OBJECTIVE » Render the entries from the line containing "Between bbox=(239, 320, 434, 688): seated" through the line containing "8.68 meters" as a Markdown table with columns Row and Line, one numbered row per line and blank lines omitted.

• • • •

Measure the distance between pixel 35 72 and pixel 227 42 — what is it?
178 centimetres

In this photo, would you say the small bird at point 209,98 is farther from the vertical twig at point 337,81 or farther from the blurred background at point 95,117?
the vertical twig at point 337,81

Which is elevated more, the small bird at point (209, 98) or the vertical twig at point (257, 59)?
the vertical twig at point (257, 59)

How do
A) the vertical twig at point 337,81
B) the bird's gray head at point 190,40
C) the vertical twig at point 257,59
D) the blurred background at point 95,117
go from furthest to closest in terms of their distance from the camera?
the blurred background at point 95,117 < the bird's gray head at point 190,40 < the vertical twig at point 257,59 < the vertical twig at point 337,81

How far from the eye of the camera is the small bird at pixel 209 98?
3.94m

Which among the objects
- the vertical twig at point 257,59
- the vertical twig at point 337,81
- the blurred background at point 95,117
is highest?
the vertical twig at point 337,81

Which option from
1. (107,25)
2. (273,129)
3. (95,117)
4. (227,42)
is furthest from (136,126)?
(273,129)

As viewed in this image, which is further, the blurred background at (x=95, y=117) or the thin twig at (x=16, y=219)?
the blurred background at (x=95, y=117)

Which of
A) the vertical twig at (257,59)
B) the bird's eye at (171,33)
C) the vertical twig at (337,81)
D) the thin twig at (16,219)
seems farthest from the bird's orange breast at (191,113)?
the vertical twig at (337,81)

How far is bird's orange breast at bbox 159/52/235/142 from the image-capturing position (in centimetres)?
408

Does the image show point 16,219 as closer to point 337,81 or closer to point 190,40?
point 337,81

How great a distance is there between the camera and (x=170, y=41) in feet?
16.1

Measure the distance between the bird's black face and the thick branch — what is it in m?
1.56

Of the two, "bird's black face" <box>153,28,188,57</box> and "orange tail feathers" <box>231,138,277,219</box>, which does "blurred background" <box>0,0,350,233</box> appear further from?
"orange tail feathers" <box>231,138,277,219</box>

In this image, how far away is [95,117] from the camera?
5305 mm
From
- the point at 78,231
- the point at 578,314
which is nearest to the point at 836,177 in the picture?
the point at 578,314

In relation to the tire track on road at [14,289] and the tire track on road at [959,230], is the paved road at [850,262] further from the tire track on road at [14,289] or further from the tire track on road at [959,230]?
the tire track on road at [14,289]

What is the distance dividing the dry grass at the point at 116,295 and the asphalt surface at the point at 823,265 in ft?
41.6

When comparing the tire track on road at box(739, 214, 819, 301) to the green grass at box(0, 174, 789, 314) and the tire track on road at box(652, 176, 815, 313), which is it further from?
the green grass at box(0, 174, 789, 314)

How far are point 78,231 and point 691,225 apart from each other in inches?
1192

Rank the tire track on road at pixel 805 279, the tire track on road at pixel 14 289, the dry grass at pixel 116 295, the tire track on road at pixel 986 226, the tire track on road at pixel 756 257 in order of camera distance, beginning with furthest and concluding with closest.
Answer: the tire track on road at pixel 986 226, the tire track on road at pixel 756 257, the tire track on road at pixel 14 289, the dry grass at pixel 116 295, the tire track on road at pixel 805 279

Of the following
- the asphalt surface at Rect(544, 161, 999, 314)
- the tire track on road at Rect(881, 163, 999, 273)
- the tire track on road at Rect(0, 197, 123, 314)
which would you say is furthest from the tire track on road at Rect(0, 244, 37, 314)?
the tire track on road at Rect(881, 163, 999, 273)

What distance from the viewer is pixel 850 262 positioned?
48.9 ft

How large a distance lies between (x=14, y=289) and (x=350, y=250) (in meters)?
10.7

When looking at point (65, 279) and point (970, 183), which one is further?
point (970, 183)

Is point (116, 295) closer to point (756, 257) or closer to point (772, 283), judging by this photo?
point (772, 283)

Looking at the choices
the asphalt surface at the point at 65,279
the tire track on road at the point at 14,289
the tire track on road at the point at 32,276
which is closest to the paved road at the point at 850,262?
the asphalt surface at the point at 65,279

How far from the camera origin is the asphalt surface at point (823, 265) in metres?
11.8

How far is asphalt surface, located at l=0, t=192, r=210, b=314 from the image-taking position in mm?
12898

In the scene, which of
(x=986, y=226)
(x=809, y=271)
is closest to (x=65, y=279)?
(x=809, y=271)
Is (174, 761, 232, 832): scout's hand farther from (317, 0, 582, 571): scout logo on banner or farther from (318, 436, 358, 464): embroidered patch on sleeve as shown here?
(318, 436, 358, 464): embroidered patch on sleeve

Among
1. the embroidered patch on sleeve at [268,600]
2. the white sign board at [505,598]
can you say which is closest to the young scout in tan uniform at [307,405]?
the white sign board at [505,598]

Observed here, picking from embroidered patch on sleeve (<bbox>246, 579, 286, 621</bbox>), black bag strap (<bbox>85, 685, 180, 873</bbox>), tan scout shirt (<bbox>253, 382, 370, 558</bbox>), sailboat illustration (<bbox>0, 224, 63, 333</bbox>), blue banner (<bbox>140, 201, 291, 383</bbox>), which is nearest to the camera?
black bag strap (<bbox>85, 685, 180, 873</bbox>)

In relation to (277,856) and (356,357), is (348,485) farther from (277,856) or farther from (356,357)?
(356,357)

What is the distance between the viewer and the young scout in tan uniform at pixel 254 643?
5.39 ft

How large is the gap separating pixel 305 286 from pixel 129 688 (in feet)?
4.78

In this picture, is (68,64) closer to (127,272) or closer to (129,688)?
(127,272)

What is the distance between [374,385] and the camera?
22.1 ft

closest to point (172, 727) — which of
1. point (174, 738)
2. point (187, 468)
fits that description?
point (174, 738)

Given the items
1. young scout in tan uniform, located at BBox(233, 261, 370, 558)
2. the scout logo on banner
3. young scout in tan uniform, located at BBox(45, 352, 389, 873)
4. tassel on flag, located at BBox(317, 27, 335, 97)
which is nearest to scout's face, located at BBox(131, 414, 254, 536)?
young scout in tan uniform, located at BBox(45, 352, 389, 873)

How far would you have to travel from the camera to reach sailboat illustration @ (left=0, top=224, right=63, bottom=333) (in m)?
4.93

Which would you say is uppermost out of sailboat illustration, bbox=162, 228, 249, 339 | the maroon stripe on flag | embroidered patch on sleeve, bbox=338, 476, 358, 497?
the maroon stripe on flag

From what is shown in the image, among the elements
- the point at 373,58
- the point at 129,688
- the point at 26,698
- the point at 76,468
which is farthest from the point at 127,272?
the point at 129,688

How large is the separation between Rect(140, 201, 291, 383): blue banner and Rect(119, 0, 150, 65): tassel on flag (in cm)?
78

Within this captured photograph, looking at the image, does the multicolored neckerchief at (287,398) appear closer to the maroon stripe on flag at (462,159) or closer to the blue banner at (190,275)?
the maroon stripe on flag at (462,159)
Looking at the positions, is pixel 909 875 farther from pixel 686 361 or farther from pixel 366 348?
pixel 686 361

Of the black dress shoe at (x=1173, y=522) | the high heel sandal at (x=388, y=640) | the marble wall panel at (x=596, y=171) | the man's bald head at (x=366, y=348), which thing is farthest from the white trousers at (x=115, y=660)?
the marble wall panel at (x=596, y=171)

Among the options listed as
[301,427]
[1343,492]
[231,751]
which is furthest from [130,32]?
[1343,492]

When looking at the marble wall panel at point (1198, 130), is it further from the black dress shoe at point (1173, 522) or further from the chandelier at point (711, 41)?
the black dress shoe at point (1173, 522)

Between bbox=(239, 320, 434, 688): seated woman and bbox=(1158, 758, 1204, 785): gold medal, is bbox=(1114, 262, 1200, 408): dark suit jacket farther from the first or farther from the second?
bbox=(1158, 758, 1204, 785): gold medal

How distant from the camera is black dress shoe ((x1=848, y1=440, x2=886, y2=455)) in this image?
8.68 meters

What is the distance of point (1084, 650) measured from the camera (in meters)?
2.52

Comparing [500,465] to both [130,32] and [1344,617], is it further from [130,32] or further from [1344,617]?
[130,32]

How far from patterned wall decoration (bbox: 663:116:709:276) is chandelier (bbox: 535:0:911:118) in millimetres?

• • • •

RESPONSE »
| Row | Line |
|---|---|
| 1 | Between bbox=(239, 320, 434, 688): seated woman and bbox=(1158, 758, 1204, 785): gold medal, is bbox=(1114, 262, 1200, 408): dark suit jacket farther from the first or farther from the second? |
| 2 | bbox=(1158, 758, 1204, 785): gold medal |
| 3 | How distant from the camera is black dress shoe ((x1=848, y1=440, x2=886, y2=455)) in this image? |
| 4 | 8.68 meters |